Turani ve Slav halklarının olumlu anlamda birbirlerine benzedikleri bir gerçektir. Ancak, şu ana kadarki hiyerarşik ve otoriter yönetim şekilleri ile henüz daha doğru bir sosyal model teşkil etmedikleri de açıktır. Avrasya modelinin sadece Rus stratejistler değil Türki stratejistler tarafından da çalışılmasına ihtiyaç vardır. Türkiye’de bu konuyu tartışanların bu gerçekleri göz önüne almaları gerekmektedir. Avrasya bloğuyla iş yapmak makul olabilir, ancak bugünkü Türkiye’nin bu blogdan alacağı modelden ziyade verebileceği model vardır. Tıpkı bugünkü Özbekistan’a Kerimov sonrasına verebilecekleri gibi.
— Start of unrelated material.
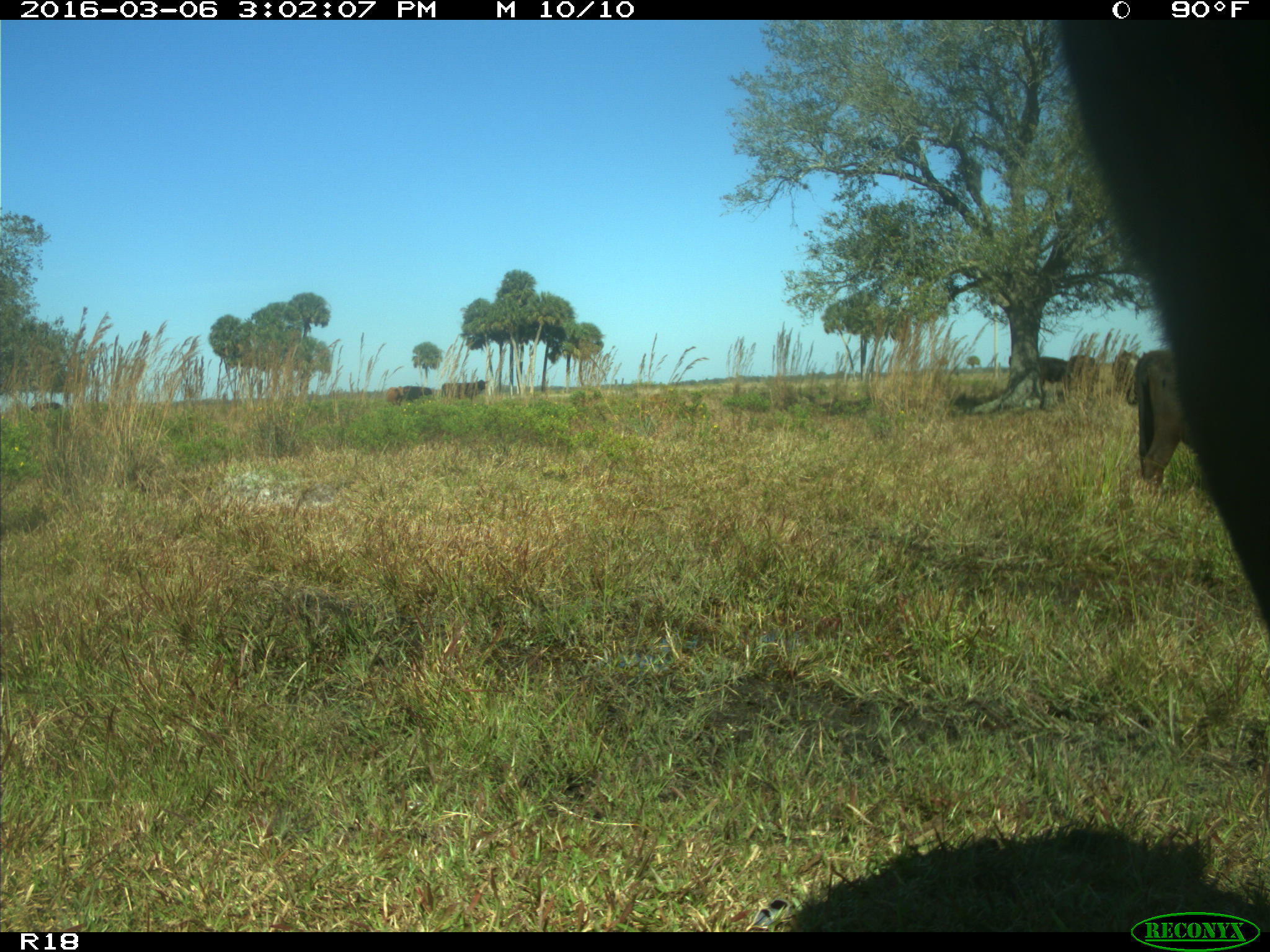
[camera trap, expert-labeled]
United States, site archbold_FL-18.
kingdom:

Özbekistan’da bundan sonrası için ne olursa olsun orta vadede demokratik bir seçim yapılabilmesi önemlidir. Halkın tüm eğilimlerinin yansıtılması, hukukun üstünlüğünün sağlanması Avrasya bloğunu ürkütmemelidir. Bunu sadece Batı’nın hegemonik çıkarı  olarak yorumlamak başta bölge insanına karşı yapılmış bir düşüncesizliktir. Türkiye kendi demokrasisini ve yaşanan ‘Anadolu İslam’ anlayışını dünyaya anlatmaya çalışıyor. Türkiye aynı konuda iyi ilişkiler içinde bulunduğu özellikle Rusya’ya ile Özbekistan’ın geleceğine ilişkin yapıcı görüşlerini paylaşmalıdır. Demokratik bir Özbekistan komşu-çevre ülkelerine tehdit olmayacak kontrollü bir dönüşüm imkanı da verecektir. Bu, aynı zamanda inkar edilemeyecek bağları olan Rusya’nın çıkarları için de geçerli bir şeydir. Özbekistan’ın doğal ve enerji kaynakları ne Batı, ne de Avrasya bloğunun inhisarındadır. Özbekistan’da kurulacak doğru bir model, radikal akımlara ve bölge iç savaş risklerine karşı da dünya siyasetine olumlu katkıda bulunacaktır.